Avvenire.it, 1 giugno 2017

L’IMPERO DELLA CRITICA

Abbiamo già ragionato qui sulle buone e sulle cattive notizie. I media fanno gran parte del lavoro, tenendo in prima info ad alto grado di angoscia. Ma senza la nostra attiva collaborazione il giochino non funzionerebbe.
Ci sono giornalisti pistaroli del male che se per caso si imbattono in qualcosa che funziona, minimizzano e scartano con fastidio. Fastidio che spesso risuona in chi legge: sperimentato anche di recente.
Una certa città è riuscita a recuperare buona parte dell’evasione locale. Processo virtuoso che potrebbe condurre a una riduzione delle tasse. Piccola ma ottima notizia, un filo da seguire. Sui social parte la battaglia dei “se” e dei “ma”. I numeri vengono passati al vaglio, sminuzzati, scaravoltati. Cosa c’è sotto il tappeto? Dov’è l’imbroglio? Niente. Semplicemente si è cambiato metodo di riscossione e it works, funziona. Forse la cosa potrebbe essere riprodotta su scala più larga, con beneficio per tutti.

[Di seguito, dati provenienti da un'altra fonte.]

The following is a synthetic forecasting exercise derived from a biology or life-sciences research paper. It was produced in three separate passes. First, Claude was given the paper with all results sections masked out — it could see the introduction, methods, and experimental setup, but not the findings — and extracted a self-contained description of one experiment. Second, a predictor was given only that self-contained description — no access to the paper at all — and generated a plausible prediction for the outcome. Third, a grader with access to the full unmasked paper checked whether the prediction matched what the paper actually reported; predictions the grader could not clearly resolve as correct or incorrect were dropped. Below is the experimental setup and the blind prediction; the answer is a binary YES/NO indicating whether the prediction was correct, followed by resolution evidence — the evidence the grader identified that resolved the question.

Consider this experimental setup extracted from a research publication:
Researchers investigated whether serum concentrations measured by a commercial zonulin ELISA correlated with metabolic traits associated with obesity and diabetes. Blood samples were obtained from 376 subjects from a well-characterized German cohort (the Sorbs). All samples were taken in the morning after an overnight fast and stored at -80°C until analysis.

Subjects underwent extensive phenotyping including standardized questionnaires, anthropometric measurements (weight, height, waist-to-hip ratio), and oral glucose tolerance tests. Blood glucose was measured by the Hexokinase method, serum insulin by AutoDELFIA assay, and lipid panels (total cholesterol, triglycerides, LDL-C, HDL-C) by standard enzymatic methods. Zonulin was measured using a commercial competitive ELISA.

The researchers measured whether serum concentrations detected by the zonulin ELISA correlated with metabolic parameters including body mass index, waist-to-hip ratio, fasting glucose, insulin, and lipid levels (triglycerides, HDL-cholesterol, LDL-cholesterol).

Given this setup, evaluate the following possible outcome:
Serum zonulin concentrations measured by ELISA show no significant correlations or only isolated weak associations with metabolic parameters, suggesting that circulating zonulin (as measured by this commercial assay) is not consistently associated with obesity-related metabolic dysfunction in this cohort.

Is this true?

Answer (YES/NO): NO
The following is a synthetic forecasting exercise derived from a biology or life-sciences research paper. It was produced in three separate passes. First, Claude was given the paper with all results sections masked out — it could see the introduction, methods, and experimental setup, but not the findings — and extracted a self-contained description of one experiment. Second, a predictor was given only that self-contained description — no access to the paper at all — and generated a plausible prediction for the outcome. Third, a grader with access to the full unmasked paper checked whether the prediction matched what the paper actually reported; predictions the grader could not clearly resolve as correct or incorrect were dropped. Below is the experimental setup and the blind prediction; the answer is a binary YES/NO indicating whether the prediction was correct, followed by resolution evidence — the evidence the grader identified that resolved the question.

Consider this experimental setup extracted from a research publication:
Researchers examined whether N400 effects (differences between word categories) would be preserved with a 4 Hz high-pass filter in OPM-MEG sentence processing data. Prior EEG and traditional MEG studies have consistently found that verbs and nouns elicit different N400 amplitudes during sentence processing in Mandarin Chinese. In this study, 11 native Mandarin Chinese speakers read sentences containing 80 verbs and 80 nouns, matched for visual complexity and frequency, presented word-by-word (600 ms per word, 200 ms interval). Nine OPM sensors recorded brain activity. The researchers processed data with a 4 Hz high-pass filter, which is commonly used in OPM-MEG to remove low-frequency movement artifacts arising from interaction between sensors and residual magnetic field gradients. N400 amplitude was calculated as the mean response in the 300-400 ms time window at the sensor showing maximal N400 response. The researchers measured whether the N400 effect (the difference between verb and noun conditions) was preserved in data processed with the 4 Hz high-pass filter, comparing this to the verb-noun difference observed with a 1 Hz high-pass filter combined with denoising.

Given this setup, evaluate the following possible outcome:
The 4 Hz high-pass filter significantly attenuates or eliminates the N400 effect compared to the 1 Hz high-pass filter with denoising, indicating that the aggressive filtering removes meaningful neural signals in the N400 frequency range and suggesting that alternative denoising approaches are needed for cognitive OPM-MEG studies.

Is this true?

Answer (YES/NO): YES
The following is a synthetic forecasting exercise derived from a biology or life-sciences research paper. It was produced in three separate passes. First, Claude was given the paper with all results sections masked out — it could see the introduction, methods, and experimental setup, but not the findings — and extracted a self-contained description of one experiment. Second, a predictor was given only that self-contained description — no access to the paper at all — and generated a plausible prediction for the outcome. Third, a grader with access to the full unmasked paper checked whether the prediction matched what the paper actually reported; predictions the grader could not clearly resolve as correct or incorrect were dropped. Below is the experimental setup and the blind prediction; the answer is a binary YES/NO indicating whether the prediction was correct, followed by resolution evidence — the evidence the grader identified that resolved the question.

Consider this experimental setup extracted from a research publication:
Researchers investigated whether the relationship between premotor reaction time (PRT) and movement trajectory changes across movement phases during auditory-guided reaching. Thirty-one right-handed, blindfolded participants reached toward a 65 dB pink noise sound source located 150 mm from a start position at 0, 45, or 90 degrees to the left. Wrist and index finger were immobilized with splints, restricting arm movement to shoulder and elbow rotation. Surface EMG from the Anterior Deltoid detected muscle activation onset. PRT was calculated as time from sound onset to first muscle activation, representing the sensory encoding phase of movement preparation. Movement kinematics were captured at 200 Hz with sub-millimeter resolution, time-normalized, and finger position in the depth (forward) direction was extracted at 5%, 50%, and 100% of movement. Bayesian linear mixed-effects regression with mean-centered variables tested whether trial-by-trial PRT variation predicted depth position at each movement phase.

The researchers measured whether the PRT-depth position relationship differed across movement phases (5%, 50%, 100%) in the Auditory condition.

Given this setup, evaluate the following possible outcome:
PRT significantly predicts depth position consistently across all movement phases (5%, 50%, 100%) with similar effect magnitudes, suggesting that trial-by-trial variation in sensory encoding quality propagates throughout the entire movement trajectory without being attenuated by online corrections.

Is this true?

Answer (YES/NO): NO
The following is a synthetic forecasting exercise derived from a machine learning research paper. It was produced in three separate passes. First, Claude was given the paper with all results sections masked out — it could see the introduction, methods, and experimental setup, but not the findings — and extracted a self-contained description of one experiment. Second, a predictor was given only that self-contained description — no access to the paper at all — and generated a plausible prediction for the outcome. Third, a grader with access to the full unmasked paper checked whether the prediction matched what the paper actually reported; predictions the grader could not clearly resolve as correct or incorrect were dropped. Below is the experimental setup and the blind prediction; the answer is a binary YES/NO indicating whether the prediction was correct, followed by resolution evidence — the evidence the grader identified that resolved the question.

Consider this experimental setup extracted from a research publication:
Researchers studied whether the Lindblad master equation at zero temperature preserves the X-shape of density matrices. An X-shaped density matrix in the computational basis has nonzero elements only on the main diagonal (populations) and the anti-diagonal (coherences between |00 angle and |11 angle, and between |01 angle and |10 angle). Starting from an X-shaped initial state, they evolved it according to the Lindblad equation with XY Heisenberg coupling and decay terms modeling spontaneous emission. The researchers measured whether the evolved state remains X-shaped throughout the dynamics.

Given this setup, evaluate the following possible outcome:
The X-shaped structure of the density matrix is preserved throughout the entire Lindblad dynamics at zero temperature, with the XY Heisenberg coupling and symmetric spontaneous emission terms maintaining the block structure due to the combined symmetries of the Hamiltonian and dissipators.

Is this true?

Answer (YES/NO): YES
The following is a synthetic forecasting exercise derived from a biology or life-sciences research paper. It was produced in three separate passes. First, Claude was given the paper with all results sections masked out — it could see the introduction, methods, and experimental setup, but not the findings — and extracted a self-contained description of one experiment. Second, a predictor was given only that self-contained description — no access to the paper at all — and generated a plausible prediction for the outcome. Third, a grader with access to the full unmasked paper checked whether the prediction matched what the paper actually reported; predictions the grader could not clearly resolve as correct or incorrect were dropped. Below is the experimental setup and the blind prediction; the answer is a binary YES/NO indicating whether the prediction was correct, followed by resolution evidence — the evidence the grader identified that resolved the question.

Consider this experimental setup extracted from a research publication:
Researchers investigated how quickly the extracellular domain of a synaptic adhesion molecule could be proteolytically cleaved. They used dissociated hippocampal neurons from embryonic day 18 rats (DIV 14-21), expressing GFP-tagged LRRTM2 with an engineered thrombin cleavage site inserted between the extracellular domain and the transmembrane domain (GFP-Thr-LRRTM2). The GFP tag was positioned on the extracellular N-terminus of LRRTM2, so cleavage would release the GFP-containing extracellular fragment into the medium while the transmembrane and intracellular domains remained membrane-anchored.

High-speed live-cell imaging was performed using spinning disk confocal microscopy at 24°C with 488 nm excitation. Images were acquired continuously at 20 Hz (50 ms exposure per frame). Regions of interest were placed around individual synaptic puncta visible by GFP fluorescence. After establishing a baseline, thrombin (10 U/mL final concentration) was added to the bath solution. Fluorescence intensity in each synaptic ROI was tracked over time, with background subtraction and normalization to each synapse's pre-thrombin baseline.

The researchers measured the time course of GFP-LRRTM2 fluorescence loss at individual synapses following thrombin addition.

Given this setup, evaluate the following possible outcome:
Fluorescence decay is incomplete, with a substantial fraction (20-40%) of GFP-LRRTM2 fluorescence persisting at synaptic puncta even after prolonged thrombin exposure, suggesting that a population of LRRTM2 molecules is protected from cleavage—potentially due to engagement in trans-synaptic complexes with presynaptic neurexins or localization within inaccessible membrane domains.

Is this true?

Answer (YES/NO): NO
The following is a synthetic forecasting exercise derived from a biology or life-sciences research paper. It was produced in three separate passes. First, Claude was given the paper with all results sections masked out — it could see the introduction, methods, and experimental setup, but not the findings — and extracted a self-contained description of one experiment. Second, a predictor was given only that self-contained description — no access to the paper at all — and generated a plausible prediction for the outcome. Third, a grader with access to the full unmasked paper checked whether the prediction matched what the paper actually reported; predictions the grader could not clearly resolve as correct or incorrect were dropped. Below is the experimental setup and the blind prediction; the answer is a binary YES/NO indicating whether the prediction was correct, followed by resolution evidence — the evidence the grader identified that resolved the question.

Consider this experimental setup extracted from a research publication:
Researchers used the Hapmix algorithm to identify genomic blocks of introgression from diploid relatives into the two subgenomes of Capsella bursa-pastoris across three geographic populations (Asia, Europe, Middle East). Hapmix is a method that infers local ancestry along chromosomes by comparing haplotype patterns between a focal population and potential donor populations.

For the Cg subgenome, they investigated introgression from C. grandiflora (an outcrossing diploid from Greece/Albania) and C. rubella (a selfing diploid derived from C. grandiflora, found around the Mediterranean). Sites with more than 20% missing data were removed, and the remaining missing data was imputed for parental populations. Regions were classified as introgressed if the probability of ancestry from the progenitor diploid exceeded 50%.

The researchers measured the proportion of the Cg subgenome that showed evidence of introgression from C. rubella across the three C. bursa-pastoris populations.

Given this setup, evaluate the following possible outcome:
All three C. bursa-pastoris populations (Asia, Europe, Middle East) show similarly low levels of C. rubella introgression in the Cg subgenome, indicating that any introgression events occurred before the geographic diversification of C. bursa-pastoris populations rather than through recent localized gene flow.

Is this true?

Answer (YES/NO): NO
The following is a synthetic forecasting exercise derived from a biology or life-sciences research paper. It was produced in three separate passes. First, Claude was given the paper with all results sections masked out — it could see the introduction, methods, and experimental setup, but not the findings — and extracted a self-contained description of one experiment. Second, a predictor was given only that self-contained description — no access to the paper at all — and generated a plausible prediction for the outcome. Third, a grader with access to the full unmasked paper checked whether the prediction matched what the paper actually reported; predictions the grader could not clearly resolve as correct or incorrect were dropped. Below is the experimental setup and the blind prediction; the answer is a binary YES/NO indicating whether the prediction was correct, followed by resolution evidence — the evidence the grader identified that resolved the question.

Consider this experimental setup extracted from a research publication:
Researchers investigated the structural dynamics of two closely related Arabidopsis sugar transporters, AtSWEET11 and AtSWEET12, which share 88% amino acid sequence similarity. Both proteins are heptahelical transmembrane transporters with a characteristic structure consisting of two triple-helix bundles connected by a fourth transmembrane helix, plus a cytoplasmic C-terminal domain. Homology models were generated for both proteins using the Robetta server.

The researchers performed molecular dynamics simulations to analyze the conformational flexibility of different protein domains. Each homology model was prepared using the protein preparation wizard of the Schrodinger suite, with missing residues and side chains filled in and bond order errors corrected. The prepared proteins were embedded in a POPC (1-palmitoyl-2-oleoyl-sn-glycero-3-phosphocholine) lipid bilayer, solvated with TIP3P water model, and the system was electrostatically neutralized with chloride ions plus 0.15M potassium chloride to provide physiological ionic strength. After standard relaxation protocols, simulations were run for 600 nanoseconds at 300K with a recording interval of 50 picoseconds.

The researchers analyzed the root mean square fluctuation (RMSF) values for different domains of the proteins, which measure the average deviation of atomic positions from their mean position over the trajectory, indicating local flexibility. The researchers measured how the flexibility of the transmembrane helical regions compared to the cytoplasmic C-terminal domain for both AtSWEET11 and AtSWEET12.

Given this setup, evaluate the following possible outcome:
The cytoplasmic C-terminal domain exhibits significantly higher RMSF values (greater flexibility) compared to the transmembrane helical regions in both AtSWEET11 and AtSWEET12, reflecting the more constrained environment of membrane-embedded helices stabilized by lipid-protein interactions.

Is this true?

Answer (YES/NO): YES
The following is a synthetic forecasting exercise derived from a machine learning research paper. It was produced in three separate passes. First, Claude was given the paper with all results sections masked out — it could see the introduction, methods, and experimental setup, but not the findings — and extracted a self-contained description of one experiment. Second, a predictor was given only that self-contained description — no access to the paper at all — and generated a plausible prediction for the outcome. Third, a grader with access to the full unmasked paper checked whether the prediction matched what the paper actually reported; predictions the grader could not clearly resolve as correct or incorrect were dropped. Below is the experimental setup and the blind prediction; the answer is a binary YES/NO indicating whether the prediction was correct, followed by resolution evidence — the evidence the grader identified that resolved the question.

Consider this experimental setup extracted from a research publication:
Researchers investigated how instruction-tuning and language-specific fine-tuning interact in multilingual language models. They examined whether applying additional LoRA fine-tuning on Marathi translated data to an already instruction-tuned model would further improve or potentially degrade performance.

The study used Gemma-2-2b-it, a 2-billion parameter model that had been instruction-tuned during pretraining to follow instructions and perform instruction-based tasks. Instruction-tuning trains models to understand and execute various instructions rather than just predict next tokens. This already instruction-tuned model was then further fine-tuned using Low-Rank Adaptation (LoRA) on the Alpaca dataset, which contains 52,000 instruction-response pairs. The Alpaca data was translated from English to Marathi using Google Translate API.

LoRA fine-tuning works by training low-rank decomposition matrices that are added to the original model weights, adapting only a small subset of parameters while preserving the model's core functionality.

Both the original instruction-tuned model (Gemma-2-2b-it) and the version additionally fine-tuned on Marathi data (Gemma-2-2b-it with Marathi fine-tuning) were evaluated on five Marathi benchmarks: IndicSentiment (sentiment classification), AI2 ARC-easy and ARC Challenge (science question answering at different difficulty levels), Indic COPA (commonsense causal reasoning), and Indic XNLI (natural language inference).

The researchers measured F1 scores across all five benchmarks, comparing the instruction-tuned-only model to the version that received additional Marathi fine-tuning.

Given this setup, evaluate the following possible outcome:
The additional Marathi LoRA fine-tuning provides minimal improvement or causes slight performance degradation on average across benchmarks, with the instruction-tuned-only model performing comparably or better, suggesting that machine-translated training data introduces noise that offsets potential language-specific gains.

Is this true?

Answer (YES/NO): NO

Che cosa temiamo di perdere rinunciando anche per un attimo al nostro sguardo torvo e sospettoso? Dov’è l’ostacolo alla fiducia? Che cosa ci fa resistere alle buone notizie, rendendoci ipersensibili al flauto del «tutto va male» e sordi a ogni altro suono, per quanto flebile?
Questione di identità, probabilmente. Credere di esistere e consistere solo nell’Impero della Critica, esercitando il piccolo potere della sfiducia e della rabbia.